The diet commonly referred to as the Mediterranean cuisine is not revolutionary or new trend in the diet world. It is a well-known healthy diet that, in its basic settings, is a proper and balanced diet that provides the body with all the nutrients it needs.
What is Mediterranean Cuisine?
It is a challenge to define and fully understand the Mediterranean cuisine, since several countries make up the Mediterranean region, and each country carries its customs and traditions that reflect the specificities of individual cuisines.

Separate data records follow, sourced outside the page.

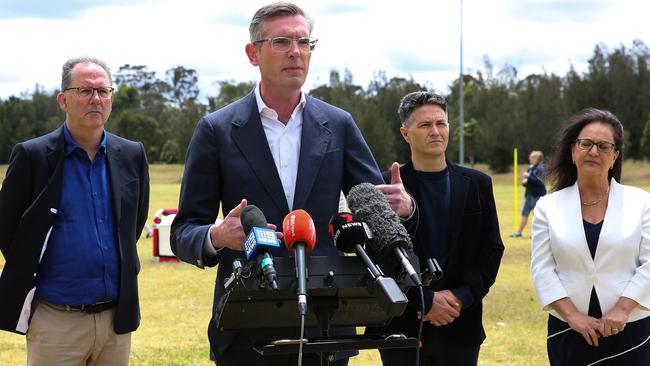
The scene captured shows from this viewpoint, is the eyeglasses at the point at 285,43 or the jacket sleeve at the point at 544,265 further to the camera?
the jacket sleeve at the point at 544,265

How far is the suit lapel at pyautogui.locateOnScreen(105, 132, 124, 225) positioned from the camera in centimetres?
538

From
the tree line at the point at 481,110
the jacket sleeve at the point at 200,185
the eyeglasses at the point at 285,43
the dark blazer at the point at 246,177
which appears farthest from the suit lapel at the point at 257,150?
the tree line at the point at 481,110

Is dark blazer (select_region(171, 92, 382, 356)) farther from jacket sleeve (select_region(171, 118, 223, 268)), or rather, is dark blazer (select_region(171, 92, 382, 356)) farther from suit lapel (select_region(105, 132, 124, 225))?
suit lapel (select_region(105, 132, 124, 225))

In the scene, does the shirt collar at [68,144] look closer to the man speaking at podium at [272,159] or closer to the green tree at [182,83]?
the man speaking at podium at [272,159]

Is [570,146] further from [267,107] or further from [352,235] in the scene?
[352,235]

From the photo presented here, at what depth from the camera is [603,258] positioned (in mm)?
5480

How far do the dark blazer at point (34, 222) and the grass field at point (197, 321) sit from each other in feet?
12.2

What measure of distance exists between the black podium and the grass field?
616 cm

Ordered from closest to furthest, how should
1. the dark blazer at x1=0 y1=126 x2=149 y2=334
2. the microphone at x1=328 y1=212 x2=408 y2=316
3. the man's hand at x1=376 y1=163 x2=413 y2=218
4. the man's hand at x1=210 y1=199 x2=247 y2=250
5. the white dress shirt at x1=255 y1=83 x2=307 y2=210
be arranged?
1. the microphone at x1=328 y1=212 x2=408 y2=316
2. the man's hand at x1=210 y1=199 x2=247 y2=250
3. the man's hand at x1=376 y1=163 x2=413 y2=218
4. the white dress shirt at x1=255 y1=83 x2=307 y2=210
5. the dark blazer at x1=0 y1=126 x2=149 y2=334

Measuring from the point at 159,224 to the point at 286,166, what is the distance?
562 inches

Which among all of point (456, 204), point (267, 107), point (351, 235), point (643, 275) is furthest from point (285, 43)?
point (643, 275)

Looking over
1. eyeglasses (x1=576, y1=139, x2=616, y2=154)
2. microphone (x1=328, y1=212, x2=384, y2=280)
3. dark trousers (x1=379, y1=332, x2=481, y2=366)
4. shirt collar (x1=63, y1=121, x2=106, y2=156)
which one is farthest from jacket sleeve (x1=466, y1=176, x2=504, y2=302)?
microphone (x1=328, y1=212, x2=384, y2=280)

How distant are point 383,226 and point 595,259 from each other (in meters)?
2.68

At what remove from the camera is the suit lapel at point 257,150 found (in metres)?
4.03
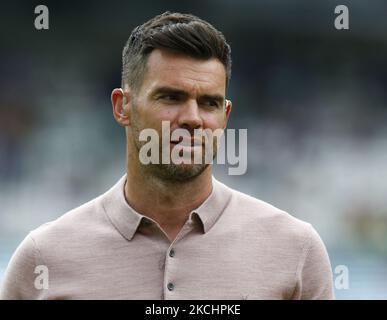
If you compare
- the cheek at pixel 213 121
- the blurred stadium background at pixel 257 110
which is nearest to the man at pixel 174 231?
the cheek at pixel 213 121

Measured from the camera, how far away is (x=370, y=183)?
3553 millimetres

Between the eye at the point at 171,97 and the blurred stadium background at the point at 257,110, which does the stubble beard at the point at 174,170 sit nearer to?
the eye at the point at 171,97

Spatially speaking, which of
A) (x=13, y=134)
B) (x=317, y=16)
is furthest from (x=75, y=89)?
(x=317, y=16)

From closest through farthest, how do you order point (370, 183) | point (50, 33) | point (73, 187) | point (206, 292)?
point (206, 292), point (73, 187), point (370, 183), point (50, 33)

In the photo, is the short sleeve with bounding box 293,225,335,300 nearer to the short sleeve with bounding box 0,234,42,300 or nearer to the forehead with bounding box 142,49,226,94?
the forehead with bounding box 142,49,226,94

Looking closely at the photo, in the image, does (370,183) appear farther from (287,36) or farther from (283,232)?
(283,232)

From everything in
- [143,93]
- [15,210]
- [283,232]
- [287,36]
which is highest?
[287,36]

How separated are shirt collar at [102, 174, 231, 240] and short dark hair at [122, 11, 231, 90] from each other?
0.71 ft

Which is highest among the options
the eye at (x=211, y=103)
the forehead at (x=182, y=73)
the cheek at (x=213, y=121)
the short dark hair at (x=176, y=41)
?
the short dark hair at (x=176, y=41)

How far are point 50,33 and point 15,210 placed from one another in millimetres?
1059

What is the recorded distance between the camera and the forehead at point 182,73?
1.21m

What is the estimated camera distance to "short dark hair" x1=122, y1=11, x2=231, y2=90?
124 centimetres

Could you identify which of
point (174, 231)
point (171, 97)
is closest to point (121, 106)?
point (171, 97)

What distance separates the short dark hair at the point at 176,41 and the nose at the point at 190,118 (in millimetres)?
105
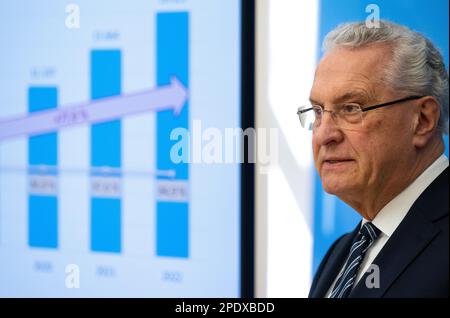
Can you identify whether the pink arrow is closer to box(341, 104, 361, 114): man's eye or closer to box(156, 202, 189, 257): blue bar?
box(156, 202, 189, 257): blue bar

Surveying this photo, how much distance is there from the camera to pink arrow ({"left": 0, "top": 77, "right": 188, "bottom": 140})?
5.40 feet

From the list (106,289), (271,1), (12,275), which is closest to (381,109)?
(271,1)

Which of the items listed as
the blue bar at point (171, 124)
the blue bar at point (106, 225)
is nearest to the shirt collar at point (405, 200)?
the blue bar at point (171, 124)

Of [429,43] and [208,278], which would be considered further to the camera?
[208,278]

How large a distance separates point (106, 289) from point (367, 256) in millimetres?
945

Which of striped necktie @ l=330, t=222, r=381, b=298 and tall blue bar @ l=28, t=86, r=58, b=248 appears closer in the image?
striped necktie @ l=330, t=222, r=381, b=298

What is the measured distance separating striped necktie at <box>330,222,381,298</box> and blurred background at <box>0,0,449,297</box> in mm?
320

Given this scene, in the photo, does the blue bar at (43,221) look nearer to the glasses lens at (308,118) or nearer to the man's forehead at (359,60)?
the glasses lens at (308,118)

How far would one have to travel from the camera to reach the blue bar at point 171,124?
5.34 feet

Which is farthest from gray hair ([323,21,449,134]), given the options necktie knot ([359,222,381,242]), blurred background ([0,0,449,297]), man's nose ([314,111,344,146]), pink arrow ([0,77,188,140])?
pink arrow ([0,77,188,140])

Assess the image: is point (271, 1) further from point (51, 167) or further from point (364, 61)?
point (51, 167)

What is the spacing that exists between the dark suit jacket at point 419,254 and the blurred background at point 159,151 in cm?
43

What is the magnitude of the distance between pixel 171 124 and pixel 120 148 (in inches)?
7.4
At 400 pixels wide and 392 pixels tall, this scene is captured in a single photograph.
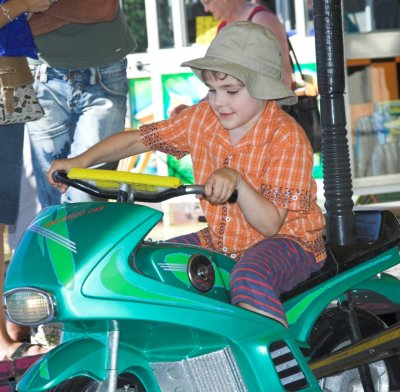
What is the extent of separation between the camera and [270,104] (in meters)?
3.93

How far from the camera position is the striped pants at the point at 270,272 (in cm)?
344

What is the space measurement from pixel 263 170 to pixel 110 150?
1.81 feet

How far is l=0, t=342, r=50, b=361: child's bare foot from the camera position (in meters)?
4.92

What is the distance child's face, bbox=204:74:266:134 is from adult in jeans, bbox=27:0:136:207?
1.30 metres

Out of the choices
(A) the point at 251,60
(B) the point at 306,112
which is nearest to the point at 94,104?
(A) the point at 251,60

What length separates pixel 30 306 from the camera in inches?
121

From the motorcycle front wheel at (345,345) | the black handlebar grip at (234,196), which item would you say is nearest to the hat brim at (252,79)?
the black handlebar grip at (234,196)

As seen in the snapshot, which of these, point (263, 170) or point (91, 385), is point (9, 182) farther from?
point (91, 385)

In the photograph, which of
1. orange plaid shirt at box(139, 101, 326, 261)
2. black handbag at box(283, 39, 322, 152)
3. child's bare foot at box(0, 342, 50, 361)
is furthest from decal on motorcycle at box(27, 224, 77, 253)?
black handbag at box(283, 39, 322, 152)

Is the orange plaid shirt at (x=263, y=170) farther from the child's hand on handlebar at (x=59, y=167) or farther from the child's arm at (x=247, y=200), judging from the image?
the child's hand on handlebar at (x=59, y=167)

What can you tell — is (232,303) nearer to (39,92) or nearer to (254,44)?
(254,44)

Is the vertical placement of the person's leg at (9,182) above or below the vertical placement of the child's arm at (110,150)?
below

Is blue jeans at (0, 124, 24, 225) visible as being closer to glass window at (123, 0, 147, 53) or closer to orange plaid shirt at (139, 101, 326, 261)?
orange plaid shirt at (139, 101, 326, 261)

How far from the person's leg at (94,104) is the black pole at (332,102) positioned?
1025 mm
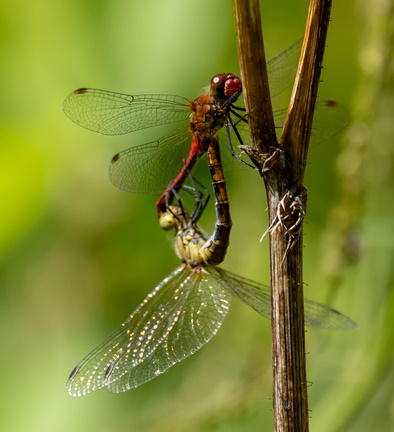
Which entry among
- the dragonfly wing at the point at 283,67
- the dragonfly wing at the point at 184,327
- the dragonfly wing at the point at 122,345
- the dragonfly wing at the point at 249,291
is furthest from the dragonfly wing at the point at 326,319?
the dragonfly wing at the point at 283,67

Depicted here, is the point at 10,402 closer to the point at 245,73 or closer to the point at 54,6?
the point at 54,6

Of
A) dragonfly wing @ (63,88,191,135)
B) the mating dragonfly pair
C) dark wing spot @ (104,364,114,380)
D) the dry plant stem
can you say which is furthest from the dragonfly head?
dark wing spot @ (104,364,114,380)

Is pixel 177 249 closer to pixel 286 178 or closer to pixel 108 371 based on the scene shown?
pixel 108 371

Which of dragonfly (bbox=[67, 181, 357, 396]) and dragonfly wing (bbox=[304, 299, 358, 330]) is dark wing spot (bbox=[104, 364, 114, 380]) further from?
dragonfly wing (bbox=[304, 299, 358, 330])

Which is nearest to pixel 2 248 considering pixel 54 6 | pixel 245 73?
pixel 54 6

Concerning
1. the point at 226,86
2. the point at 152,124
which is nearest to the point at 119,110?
the point at 152,124
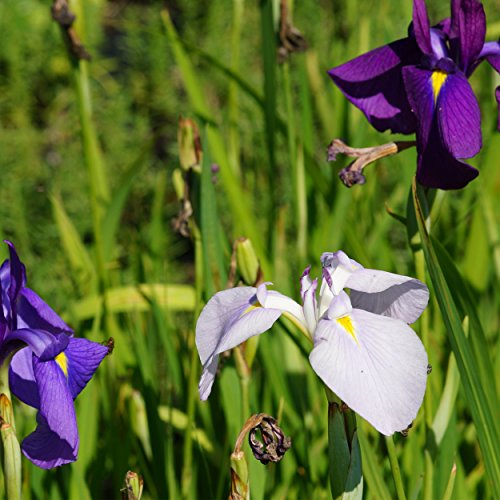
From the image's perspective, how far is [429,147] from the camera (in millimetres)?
784

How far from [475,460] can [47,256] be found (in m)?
1.19

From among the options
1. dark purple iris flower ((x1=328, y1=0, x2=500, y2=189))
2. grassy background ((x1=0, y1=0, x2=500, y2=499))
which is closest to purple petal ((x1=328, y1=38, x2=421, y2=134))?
dark purple iris flower ((x1=328, y1=0, x2=500, y2=189))

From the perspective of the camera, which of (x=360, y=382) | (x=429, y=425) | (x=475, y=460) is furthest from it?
(x=475, y=460)

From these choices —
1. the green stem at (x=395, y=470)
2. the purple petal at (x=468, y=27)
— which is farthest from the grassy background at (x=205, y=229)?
the purple petal at (x=468, y=27)

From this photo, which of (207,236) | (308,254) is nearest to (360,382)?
(207,236)

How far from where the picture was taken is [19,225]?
1.96 meters

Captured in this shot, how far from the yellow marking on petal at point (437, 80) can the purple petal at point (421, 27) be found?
27 millimetres

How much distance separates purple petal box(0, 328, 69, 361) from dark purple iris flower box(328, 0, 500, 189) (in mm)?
361

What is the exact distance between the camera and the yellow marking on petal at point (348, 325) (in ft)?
2.03

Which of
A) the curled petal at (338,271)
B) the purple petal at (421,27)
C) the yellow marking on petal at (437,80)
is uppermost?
the purple petal at (421,27)

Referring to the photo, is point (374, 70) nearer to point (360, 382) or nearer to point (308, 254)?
point (360, 382)

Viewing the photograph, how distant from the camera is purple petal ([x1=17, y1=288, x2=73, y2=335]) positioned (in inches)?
29.7

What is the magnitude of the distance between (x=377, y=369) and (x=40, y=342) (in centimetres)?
28

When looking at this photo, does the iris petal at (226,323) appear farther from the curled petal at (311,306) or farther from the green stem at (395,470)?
the green stem at (395,470)
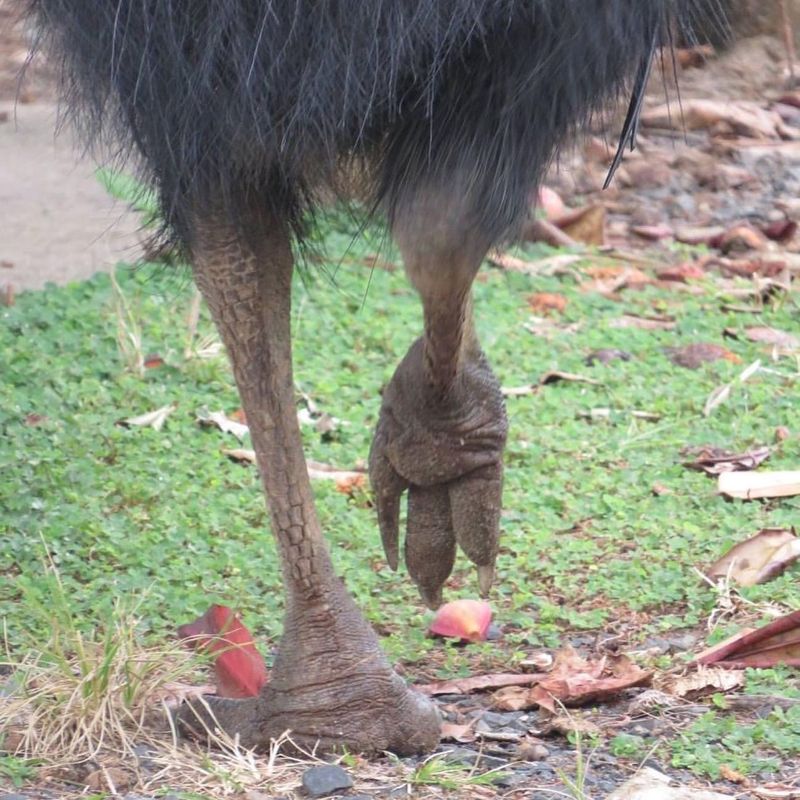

Although this type of diet exists since ancient times, the concept of Mediterranean cuisine has existed since the 50s of the last century. American physiologist and doctor of science, Ancel Keys, first observed the Mediterranean diet pattern. Since then, it has been noticed that people who follow the traditional pattern of the Mediterranean diet are many times less likely to suffer from chronic diseases, especially cardiovascular disease.
The main features of the great Mediterranean diet are:
- High intake of unsaturated fatty acids
- Reduced intake of saturated fatty acids
- Low intake of meat and meat products
- Moderate alcohol consumption
- Moderate consumption of milk and dairy products
- High intake of bread, cereals, and vegetables
The Mediterranean diet is not vegetarian because you mostly eat fish and seafood, and moderately consume meat products. Also, a large amount of fresh food is regularly on the plate, such as fruits and vegetables.
As the Mediterranean diet is based on countries where olives are grown, and olive oil is produced, the use of olive oil is the basis of the Mediterranean diet.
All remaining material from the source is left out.